Using the article on New York's eviction moratorium, explain in one to three sentences why lawmakers are expected to let landlords question a tenant's financial situation in court.

PASSAGE TO READ -

◇ ◇ ◇ ◇ ◇

A deal was struck between Democrats who control the state Legislature and Hochul over extending the moratorium and amending it after part of it was struck down in court.

“The fact is that we are not out of the pandemic yet, as much as we hoped,” Hochul said. “We are not going to allow people through no fault of their own … to face eviction.”

Credit: New York NOW

New York’s eviction moratorium, which was created to prevent tenants from being evicted due to financial hardship during the pandemic, was set to expire Tuesday, leaving thousands of tenants at risk of losing their homes in the coming weeks.

Hochul said that, as the deadline approached, her team had worked with leaders from the state Legislature through the weekend on an extension, which is set to be approved Wednesday.

Not only is the Legislature expected to extend the moratorium through Jan. 15, 2022 — they’re also set to make changes to the law to comply with a recent ruling from the U.S. Supreme Court in a case brought by landlords challenging the measure.

In its decision, the Supreme Court essentially ruled that landlords would have to be afforded due process to rebut claims from their tenants that they had experienced financial hardship.

Under the current law, tenants are able to declare a financial hardship to avoid being evicted, but landlords aren’t allowed to challenge it. Lawmakers are expected to change that Wednesday by allowing landlords to question a tenant’s financial situation in court.

While tenants would be safe from immediate eviction under the legislation expected to be approved Wednesday, Hochul also repeated that those affected could apply to the state for rental assistance.

That assistance protects tenants from eviction for up to a year after they’re approved for the program, and pays their landlords directly for rent they can’t afford to pay.

Landlords across the state have been opposed to extending the moratorium, saying protections now exist for tenants who can’t pay their rent, and that it’s no longer necessary, given the state’s trajectory toward economic recovery.

“The economy is open and running, people are back to work, vaccines are available, employers are hiring, there are billions of dollars in rental assistance, stimulus checks have been sent, it’s time to get back to business,” said Lisa Damiani, who represents a coalition of property owners from Western New York.

Hochul said lawmakers are also expected to confirm her nominees to lead the state’s marijuana legalization rollout.

When lawmakers approved legislation to legalize marijuana in New York this year, the new law required the governor to appoint two individuals to lead both a state Office of Cannabis Management, and a governing body called the Cannabis Control Board.

◇ ◇ ◇ ◇ ◇

Spatial grounding data
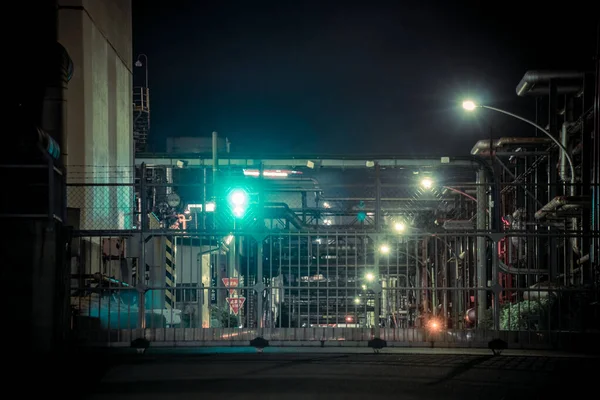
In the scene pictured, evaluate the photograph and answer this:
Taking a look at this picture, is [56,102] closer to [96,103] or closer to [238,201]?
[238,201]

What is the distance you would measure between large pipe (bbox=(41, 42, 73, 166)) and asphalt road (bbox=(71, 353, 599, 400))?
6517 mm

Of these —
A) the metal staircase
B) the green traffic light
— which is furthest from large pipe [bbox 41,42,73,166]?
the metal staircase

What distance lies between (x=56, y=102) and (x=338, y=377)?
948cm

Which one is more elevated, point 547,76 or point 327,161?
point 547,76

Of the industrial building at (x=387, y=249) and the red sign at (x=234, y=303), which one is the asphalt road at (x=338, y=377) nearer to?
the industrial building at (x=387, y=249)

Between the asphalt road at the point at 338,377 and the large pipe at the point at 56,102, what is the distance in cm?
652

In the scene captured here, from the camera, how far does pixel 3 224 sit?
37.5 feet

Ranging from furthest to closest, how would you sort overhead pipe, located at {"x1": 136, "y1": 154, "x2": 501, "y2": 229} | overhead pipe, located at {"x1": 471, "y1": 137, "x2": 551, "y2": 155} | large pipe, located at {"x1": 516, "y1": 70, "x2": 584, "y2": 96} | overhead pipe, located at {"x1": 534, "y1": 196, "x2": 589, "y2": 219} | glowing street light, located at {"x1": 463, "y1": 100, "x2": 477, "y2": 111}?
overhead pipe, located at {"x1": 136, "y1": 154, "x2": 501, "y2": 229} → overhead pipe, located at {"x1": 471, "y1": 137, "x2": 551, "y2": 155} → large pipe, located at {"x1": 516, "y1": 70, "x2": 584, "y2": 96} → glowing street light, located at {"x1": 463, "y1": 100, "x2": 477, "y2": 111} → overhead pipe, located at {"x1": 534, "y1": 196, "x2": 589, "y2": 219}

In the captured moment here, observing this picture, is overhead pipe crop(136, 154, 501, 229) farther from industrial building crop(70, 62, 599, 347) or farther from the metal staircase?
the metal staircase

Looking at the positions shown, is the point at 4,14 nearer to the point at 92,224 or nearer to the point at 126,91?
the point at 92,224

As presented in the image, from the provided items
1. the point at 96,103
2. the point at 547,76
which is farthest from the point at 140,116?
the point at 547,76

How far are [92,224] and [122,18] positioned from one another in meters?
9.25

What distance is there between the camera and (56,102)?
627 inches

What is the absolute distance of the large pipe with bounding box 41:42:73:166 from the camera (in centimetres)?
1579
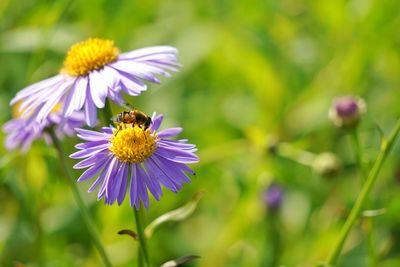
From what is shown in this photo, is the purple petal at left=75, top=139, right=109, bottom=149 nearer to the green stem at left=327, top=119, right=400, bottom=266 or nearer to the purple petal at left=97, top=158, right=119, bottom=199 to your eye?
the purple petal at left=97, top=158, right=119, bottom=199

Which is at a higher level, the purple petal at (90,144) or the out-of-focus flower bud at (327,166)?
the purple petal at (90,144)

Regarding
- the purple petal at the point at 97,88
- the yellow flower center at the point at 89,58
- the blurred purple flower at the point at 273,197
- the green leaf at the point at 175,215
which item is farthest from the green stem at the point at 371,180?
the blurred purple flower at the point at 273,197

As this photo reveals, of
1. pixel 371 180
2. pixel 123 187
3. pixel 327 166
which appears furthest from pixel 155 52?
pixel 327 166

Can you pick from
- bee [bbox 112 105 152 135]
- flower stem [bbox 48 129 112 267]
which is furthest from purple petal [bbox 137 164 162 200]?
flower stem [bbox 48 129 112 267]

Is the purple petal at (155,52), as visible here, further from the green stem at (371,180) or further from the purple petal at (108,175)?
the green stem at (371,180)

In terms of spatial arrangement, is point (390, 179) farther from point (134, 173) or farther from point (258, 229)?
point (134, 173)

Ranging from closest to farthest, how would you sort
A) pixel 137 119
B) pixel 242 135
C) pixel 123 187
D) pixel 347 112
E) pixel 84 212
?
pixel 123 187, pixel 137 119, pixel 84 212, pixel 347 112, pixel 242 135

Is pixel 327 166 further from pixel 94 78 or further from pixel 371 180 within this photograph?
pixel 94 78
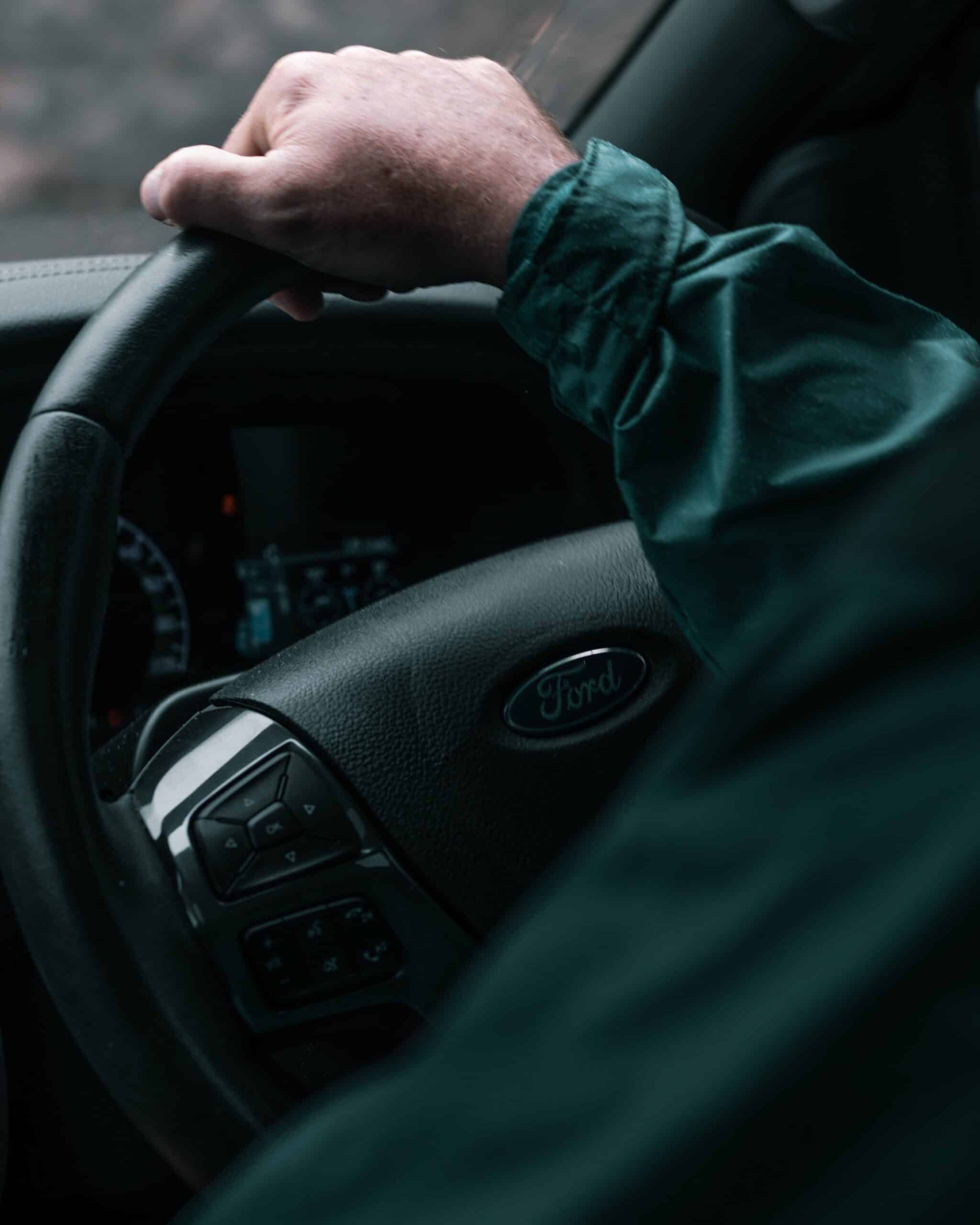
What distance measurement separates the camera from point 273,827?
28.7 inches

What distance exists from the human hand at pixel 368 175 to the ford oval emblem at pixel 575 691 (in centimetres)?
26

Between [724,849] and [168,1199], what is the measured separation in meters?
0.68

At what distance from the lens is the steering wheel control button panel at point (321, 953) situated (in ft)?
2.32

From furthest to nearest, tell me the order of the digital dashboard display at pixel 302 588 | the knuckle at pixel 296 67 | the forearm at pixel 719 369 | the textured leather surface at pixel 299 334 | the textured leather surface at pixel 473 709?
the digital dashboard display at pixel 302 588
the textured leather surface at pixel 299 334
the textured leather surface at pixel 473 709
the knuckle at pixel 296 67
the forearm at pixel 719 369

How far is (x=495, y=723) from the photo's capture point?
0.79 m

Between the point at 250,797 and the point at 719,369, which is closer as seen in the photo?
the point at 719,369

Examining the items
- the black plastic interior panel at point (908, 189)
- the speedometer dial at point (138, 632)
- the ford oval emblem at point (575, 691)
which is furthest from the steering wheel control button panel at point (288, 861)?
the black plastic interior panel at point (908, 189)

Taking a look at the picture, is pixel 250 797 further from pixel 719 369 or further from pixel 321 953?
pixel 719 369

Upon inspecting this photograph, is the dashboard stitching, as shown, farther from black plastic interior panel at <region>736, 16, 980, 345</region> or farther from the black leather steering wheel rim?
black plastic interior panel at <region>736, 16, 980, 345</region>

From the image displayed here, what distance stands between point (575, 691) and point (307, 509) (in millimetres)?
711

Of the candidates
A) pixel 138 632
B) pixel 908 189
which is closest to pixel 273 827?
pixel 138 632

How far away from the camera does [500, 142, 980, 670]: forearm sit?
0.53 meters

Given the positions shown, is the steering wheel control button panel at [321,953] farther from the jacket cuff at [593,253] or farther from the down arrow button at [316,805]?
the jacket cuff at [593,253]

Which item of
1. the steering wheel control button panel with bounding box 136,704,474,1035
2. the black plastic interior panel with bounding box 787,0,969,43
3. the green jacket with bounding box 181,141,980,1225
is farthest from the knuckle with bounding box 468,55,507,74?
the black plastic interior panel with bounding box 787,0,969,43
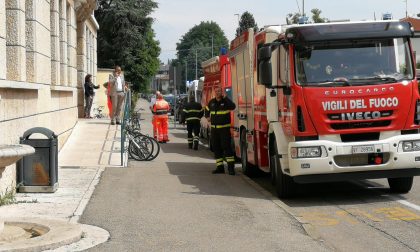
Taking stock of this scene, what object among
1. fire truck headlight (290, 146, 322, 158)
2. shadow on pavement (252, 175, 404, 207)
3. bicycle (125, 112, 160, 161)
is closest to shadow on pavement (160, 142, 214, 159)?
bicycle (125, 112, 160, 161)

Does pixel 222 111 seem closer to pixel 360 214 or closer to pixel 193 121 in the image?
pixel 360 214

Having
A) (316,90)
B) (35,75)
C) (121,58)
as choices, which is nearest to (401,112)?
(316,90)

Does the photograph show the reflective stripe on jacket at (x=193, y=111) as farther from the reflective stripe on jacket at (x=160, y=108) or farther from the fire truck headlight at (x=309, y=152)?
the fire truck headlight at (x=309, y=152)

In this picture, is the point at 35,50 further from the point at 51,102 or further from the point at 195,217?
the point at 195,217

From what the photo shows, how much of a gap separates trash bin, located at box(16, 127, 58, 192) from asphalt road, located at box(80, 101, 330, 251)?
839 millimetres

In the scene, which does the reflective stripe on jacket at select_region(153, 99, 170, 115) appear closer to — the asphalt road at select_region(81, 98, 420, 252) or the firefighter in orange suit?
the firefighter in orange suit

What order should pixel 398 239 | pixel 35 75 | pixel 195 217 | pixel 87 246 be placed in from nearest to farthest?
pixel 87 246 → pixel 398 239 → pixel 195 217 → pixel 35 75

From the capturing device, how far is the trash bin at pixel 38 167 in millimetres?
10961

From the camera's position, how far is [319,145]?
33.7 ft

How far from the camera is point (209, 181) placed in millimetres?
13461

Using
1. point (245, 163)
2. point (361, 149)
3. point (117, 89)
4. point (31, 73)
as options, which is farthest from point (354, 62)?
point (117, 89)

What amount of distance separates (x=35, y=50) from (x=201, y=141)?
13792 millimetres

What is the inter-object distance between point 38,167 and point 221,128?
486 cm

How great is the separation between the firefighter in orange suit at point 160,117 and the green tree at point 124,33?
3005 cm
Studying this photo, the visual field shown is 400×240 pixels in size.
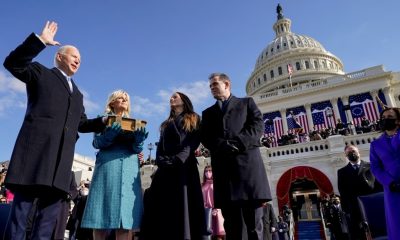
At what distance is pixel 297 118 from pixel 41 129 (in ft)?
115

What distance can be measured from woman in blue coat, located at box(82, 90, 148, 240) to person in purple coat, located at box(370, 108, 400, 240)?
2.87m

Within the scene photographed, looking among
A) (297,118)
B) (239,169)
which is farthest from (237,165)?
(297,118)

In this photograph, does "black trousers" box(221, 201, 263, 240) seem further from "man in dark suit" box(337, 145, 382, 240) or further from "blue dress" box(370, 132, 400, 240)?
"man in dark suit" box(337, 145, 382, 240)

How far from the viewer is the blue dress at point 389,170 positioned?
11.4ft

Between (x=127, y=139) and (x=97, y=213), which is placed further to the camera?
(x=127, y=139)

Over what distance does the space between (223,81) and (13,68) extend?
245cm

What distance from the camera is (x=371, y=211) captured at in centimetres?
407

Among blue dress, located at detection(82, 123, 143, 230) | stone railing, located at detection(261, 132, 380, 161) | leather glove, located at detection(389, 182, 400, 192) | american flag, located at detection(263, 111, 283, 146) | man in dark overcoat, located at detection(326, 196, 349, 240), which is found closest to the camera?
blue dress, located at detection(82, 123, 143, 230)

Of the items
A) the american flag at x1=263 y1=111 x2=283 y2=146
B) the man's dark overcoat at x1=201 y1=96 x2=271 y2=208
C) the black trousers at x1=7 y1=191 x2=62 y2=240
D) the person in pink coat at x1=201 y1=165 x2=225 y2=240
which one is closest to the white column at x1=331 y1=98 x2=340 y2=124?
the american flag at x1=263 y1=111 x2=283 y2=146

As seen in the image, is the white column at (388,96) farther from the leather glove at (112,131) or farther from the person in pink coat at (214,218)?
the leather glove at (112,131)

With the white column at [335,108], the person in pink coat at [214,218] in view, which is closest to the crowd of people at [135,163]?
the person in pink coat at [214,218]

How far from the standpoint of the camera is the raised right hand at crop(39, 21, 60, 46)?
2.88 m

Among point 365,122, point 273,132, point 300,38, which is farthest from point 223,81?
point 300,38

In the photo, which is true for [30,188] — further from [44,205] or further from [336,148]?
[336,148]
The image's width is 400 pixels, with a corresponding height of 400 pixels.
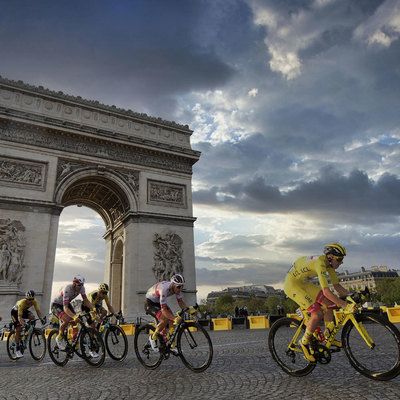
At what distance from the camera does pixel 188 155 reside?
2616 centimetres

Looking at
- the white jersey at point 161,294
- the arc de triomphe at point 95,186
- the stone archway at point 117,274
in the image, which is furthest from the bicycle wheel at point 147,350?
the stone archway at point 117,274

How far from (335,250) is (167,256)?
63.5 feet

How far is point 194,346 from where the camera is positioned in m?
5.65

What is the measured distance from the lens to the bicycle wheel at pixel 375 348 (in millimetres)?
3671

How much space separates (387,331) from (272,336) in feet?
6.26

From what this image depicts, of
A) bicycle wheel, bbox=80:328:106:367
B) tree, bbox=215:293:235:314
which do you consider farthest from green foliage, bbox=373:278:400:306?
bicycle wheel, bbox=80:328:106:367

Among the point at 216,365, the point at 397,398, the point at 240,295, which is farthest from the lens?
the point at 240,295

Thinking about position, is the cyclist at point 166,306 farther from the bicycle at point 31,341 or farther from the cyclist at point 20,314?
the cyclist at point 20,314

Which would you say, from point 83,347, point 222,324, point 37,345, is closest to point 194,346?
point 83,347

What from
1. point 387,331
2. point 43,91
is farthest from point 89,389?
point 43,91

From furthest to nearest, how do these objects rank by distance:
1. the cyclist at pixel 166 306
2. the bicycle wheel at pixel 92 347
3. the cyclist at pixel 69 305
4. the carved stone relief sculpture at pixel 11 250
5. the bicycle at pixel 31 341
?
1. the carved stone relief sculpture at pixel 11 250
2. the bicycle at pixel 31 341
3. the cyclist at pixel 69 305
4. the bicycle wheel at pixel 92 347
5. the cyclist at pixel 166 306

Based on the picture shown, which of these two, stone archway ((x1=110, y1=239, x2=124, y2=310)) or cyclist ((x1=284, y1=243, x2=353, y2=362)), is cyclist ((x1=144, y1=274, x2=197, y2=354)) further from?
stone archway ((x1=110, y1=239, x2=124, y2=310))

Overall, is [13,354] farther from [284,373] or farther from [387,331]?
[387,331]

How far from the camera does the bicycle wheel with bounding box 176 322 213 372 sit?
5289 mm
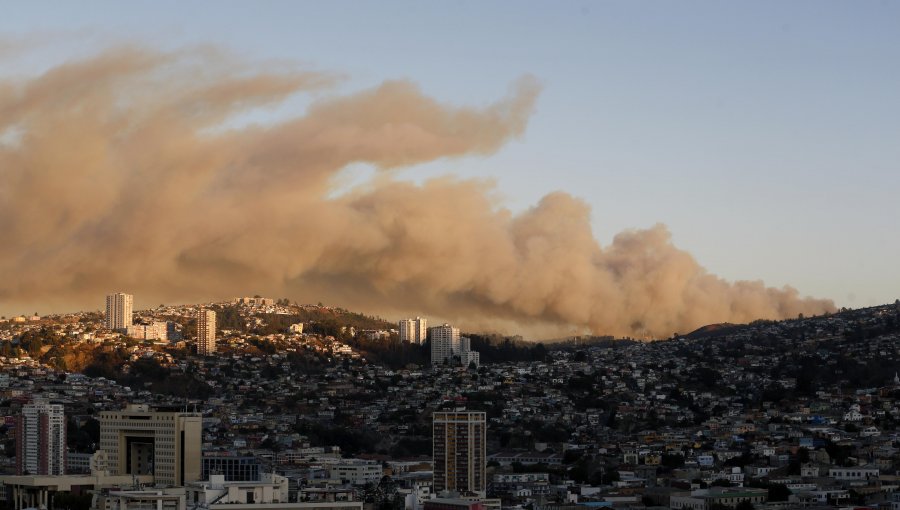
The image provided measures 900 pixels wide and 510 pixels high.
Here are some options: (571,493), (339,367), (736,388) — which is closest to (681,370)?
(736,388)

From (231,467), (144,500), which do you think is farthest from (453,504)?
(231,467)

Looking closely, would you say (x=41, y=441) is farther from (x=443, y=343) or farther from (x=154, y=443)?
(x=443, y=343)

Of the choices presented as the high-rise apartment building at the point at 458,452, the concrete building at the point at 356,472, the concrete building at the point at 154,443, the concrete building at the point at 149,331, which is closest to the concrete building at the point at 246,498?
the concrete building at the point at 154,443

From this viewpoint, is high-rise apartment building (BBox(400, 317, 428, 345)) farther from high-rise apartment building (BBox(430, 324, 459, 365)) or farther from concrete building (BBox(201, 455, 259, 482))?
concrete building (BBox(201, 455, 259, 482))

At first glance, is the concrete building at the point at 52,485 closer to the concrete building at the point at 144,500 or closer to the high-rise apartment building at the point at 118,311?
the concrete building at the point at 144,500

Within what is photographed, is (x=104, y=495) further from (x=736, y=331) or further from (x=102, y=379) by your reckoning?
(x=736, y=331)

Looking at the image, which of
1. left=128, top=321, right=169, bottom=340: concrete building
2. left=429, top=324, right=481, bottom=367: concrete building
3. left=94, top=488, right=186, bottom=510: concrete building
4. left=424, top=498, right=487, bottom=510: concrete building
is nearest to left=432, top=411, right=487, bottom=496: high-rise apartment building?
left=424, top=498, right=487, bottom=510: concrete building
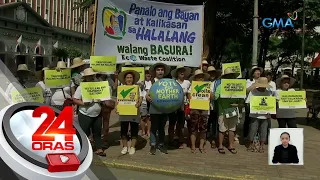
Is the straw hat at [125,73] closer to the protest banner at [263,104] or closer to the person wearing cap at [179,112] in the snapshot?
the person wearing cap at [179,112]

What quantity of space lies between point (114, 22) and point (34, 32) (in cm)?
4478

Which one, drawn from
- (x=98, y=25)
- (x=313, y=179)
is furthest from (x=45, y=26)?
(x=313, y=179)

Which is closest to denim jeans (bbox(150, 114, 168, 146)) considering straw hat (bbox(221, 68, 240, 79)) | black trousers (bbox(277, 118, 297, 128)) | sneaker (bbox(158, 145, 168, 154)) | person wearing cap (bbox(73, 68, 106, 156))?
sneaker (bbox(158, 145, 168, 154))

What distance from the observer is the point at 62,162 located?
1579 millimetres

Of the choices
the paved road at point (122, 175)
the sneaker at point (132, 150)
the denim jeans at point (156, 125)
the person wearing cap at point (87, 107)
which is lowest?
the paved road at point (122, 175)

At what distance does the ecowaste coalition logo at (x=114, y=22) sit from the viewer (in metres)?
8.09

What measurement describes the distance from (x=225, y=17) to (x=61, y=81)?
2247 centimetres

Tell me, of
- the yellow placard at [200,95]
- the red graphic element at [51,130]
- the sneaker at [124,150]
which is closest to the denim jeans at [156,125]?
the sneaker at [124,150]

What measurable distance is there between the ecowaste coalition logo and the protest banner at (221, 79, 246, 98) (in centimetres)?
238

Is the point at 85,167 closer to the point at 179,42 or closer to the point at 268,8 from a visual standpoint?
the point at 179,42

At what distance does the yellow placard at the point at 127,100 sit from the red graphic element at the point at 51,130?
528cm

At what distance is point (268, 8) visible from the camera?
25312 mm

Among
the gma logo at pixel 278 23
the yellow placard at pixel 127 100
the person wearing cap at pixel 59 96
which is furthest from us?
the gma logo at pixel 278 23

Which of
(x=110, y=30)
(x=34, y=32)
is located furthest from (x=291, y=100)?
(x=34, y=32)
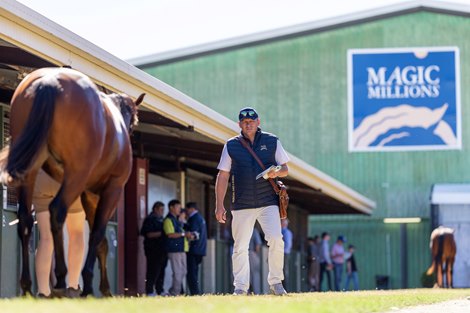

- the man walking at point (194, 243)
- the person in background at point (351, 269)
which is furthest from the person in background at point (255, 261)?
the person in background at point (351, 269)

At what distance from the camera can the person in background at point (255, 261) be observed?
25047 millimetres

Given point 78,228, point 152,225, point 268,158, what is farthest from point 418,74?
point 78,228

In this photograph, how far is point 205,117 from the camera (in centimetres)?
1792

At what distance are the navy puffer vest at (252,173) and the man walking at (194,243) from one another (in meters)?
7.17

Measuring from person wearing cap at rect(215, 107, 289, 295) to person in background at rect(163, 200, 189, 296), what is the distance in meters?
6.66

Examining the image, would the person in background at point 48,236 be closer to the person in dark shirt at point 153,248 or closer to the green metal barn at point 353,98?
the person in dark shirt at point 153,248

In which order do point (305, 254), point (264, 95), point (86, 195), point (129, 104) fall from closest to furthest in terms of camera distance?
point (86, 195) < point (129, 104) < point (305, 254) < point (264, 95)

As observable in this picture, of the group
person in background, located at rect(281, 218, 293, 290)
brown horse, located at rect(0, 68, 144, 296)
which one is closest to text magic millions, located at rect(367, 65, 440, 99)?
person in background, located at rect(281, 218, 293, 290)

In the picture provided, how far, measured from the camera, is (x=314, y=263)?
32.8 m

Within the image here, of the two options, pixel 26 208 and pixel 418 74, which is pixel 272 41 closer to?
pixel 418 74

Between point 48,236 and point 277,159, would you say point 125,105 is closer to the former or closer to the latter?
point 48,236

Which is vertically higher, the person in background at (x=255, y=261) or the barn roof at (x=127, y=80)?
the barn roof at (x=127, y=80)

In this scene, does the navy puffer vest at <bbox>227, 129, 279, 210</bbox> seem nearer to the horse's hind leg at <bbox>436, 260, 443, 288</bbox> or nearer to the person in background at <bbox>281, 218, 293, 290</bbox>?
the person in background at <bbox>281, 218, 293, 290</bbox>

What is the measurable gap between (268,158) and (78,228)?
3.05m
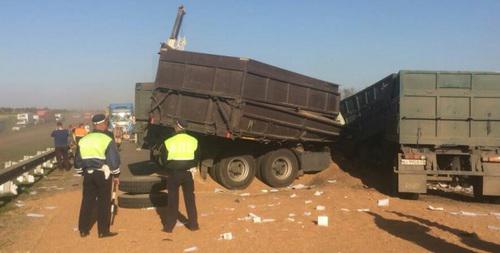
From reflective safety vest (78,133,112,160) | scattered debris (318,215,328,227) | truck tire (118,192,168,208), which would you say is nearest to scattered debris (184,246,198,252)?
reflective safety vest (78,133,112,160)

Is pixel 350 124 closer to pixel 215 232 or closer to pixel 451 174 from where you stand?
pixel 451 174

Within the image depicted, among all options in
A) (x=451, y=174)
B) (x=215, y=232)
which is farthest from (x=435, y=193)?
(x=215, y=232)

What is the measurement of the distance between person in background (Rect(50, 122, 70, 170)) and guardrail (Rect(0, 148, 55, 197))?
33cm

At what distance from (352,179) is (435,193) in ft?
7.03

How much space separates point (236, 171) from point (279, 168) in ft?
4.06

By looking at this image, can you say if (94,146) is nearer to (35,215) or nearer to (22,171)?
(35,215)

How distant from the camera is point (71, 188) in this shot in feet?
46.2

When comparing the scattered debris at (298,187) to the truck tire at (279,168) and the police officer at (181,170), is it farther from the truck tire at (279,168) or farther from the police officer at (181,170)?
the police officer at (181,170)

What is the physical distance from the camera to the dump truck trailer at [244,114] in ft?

◇ ◇ ◇ ◇ ◇

RESPONSE -
Lawmakers are changing the law to comply with a recent U.S. Supreme Court ruling in a case brought by landlords challenging the moratorium. That decision essentially held that landlords must be afforded due process to rebut tenants' claims of financial hardship, whereas under the current law, landlords are not allowed to challenge a tenant's declaration of hardship.